Local foundations and new patrons are demonstrating a responsiveness to cultural community needs:

  • ArtPace, A Foundation for Contemporary Art/San Antonio, Linda Pace's vision and gift to San Antonio established in 1995 and growing, has infused unprecedented energy and resources into attracting the international art world's attention through high quality residencies, exhibitions, commissions, and travel for international, national and South Central Texas artists.
  • The same weekend that news of the DACA cuts sank in, Spurs basketball center David Robinson announced a $5 million donation to a $10 million dollar project adding a college preparatory school, meeting space and a variety of social services as an adjunct to the Carver Community Cultural Center.
  • New leadership at the San Antonio Area Foundation has been approached by the community about the seemingly novel idea of individual artist grants.
  • Earlier this year, an heir to the Gebhardt chili fortune left the bulk of his fortune (estimated at $300 million) to the local Albert and Bessie Mae Kronkosky Foundation. The gift will infuse at least $15 million annually into area beneficiaries which are likely to include agencies that encourage the arts and support museums and libraries.
  • Local auto and communications giant Red McCombs and his wife Charlene have announced their contribution of $1 million to the restoration of the Empire Theatre downtown.

New relationships are being forged between business owners and the arts community:

  • First Fridays in the Southtown section of the city, near downtown, are successful merchant-driven monthly events where restaurants and antique stores showcase local art while exhibition openings anchor another end of an avenue at the Blue Star Arts Complex.
  • A Blue Star Art Space public art project this summer filled storefronts along the gradually developing “Deco District” with such success that businesses are interested in it as an annual event.

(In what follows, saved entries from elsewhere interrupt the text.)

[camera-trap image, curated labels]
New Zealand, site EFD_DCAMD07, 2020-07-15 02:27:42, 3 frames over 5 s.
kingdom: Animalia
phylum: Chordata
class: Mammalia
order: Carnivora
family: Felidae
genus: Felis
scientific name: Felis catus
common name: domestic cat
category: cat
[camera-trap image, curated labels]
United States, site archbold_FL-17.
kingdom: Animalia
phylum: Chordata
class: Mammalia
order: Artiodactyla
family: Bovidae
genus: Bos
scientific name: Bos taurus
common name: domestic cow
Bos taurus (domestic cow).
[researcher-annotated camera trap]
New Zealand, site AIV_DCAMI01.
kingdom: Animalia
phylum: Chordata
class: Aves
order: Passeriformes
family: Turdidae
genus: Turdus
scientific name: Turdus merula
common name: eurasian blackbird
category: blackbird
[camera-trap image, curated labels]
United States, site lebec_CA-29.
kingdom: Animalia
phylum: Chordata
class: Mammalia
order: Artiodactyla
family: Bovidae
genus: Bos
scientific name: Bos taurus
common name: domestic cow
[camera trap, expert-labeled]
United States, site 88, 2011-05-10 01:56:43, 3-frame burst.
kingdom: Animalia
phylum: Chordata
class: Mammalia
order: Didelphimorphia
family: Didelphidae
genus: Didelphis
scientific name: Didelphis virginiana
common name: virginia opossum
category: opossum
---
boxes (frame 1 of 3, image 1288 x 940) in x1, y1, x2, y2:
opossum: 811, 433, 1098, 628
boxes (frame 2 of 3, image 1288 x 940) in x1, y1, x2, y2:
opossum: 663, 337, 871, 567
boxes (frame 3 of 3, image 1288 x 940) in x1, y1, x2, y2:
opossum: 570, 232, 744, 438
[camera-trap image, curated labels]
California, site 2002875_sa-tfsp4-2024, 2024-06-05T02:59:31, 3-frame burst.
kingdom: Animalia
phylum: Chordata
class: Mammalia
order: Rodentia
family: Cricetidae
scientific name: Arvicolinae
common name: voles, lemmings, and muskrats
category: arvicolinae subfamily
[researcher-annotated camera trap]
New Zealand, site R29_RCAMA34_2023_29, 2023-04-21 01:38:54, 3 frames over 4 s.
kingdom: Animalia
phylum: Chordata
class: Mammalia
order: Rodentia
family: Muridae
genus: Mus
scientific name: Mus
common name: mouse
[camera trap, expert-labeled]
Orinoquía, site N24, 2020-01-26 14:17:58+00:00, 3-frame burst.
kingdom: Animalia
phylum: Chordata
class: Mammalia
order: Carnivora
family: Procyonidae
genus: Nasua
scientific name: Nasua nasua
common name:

Successful shifts in focus have led to new partnerships:

  • San Antonio Fighting Back (the local outpost of a national United Way program to reduce the demand for alcohol and illegal drugs funded by the Robert Wood Johnson Foundation and the Center for Substance Abuse Prevention) has acknowledged this year that the arts can be as effective youth alternatives to gang activity as sports.
  • Southwestern Bell and Pace Foods came to the aid of an event called “Art in the 'Hood” as it tried to define itself as either an arts event or a fundraiser for a local community development corporation. The corporate support helped the community adopt the arts event portion while the CDC benefited from food booths. A base was successfully established from which to repeat the event annually.

Initiatives like these are helping lead this vibrant and diverse community of artists, arts organizations, academics, audiences, and collectors toward becoming a body of vocal arts advocates seeking other untapped sources of cultural support. Yet, while growing and great, private support is not enough.

For tourists and travelers, San Antonio has long been both a destination and a place to start. Like many other cities in this country, San Antonio—ninth largest in the nation—dickers about potholes and public art, dispenses with funding for arts agencies, confuses public art with public funding for the arts, and continues questioning public funding of art that some consider too public.

Art historian Victor Zamudio Taylor has characterized San Antonio as a hotbed for “glocalization.” San Antonio is cast as harbinger for the rest of the nation, and here, Grantmakers in the Arts may witness what's coming.